Nauga: Exciting stuff! I look forward to these shows. But what’s so special about Polyester and what kind of polyester outfits would suit a Nauga? It makes me think it would be a great idea if you featured a row of dancing, polyester-clad Naugae in your next show?!

LB: Polyester or polyethylene terephtalate is wonderful. I have had a fantastic time collecting bits from my loft and going round charity shops, markets etc where I found a kaftan on a rail in the rain and I rescued it!

Yellow Submarine 60s embossed polyester coat

Embossed polyester coat

I love embossed polyester in particular. I love the fact that in the 60s there was a feeling of total optimism about the world. I feel that most of the outfits that were invented were of a new world that was scientific and resplendent. The clothes were made for going to the moon and up into space. It was postwar, optimistic and the clothes would shine out like the good things in life. If you look back at the futuristic shiny materials and textiles that used to be produced since then, it’s a bit depressing! Contrast it with today … Primark

Naugae are a little bear-like but the texture is important to consider. I would say be outrageous, Nauga, be outrageous. Wear something that doesn’t quite match. Be a bit avant-garde. I’d say, Nauga, go out and find something embossed from vintage shops. Be very different from your usual sheddable naugahyde. Replace naugahyde with embossed polyester. Or embossed polyester jumpsuits. A series of naugae in jumpsuits (laughs).

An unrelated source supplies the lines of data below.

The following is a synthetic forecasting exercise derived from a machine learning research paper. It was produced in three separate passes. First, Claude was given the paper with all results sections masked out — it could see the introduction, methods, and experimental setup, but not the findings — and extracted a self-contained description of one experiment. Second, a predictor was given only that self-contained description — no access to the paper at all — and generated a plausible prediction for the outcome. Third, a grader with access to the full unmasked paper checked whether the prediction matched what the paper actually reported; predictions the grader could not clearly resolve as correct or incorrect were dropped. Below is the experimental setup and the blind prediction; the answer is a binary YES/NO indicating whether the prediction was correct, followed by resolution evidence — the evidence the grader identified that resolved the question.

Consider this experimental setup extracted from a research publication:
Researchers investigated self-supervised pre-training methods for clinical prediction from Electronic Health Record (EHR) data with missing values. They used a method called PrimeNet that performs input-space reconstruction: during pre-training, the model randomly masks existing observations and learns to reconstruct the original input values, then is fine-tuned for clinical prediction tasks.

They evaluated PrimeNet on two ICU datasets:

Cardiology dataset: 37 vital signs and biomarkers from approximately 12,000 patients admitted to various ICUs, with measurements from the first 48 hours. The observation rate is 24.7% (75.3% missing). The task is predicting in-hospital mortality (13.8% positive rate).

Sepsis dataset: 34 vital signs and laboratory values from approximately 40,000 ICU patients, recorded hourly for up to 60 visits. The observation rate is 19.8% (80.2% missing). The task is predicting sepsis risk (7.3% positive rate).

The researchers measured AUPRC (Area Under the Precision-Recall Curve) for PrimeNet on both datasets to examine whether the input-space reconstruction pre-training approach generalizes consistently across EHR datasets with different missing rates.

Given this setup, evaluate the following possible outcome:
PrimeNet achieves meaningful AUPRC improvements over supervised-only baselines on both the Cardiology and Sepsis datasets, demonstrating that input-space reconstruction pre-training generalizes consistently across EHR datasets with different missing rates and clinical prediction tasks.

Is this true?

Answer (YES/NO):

Lorraine Bowen in her spacesuit

Lorraine's spacesuit

Nauga: I would love an embossed polyester outfit (smiles). Thanks for the tip. So, as all Naugae know, Space is indeed a wonderful place. What makes it so special for you?

LB: Space is probably a very cold and boring place. It’s quite dark and sound doesn’t travel… But for me, because I watched so many space things as a kid (we had our first TV purely to watch spacemen go to the moon!) space is very romantic.

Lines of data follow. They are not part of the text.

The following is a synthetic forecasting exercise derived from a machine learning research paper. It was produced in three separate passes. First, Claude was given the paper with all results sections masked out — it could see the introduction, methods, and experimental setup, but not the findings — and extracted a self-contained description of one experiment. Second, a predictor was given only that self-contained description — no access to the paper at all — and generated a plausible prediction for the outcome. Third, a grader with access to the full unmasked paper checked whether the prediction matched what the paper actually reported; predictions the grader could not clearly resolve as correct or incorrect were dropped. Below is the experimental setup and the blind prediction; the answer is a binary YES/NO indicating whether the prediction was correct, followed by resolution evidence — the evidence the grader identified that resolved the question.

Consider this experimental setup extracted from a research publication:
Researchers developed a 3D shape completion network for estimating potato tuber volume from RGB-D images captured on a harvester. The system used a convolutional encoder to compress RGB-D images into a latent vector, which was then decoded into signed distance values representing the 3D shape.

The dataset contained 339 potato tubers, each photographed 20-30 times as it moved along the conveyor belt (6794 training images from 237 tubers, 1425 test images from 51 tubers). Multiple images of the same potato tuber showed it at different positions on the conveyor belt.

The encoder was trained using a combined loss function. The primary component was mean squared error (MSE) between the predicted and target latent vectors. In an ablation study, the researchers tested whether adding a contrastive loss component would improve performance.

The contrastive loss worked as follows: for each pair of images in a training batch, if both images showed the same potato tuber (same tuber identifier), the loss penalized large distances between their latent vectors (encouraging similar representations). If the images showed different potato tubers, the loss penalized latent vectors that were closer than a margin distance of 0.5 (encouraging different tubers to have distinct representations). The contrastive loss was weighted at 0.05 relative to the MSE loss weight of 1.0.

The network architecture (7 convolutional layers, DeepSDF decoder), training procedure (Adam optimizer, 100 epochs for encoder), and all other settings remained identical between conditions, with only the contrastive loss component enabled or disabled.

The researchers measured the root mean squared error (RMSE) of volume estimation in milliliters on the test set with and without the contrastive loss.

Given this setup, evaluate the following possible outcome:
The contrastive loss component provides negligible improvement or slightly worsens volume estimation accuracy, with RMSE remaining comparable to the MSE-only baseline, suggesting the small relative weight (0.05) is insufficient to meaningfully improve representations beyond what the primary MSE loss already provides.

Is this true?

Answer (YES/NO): NO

Of course I love Barbarella and the movie The Queen of Outer Space is a ridiculous kitsch film. I love the shininess of space. I know space isn’t shiny but you have to wear shiny clothes to go up there (laughs). Human imagination wants space to be shiny and brilliant and futuristic and optimistic

In my song it’s just ridiculous (sings) “We surf around the stars, go shopping on Mars.”



Nauga: Ah, shopping and stars a perfect combination. Just like food and Naugae. I am sure you are aware that food is very important to Naugae and in maintaining our gorgeous rotund shape. You often sing of something called “Crumble“. Can you explain this to all Naugae and non-earthly beings?

LB: Crumble! The basis of crumble and why it’s so nice is that it’s a comfort food. We humans like to be comforted at times. We like to sitting there next an open fire on wintery days as it’s quite cold in England and we’ve developed something called “crumble” which uses stewed fruit and a crispy topping. We enjoy the difference between the textures of the rich fruit and the buttery topping. It’s lovely to sit there after a big roast dinner with custard, cream and crumble, pigging out. You’re in a comfort zone that no-one can compare. It’s just lovely.

Mulberry fruit

Mulberry fruit

Crumble is more than just food. I use a little innuendo (sings) “Would you like some?”. It’s a bit rude – or maybe not. Take it as you want (smiles). In fact, I invented that song due to the mulberry fruit which is a soft fruit that grows on a hard tree. It only fruits after 100 years and if you buy from Harrods it’s £50 a punnet. But I had this glut of mulberries from next doors’ tree and became very good at making crumble. I gave it to someone who took my fancy. It’s always good to attract partners or lovers with food (laughs).

Cover of The Gentle People Compilation: Music to Watch Comets By

Cover of Music to Watch Comets By

Nauga: So true! Now, looking at your connections with The Gentle People. You’ve worked with Gentles in a variety of ways. Coaching, guest vocals (Fantastic Plastic Machine) and even on the compilation Music to Watch Comets By. It seems you are able to do anything! What was your favourite connection with The Gentle People and if you had the chance, is there anything you would do again?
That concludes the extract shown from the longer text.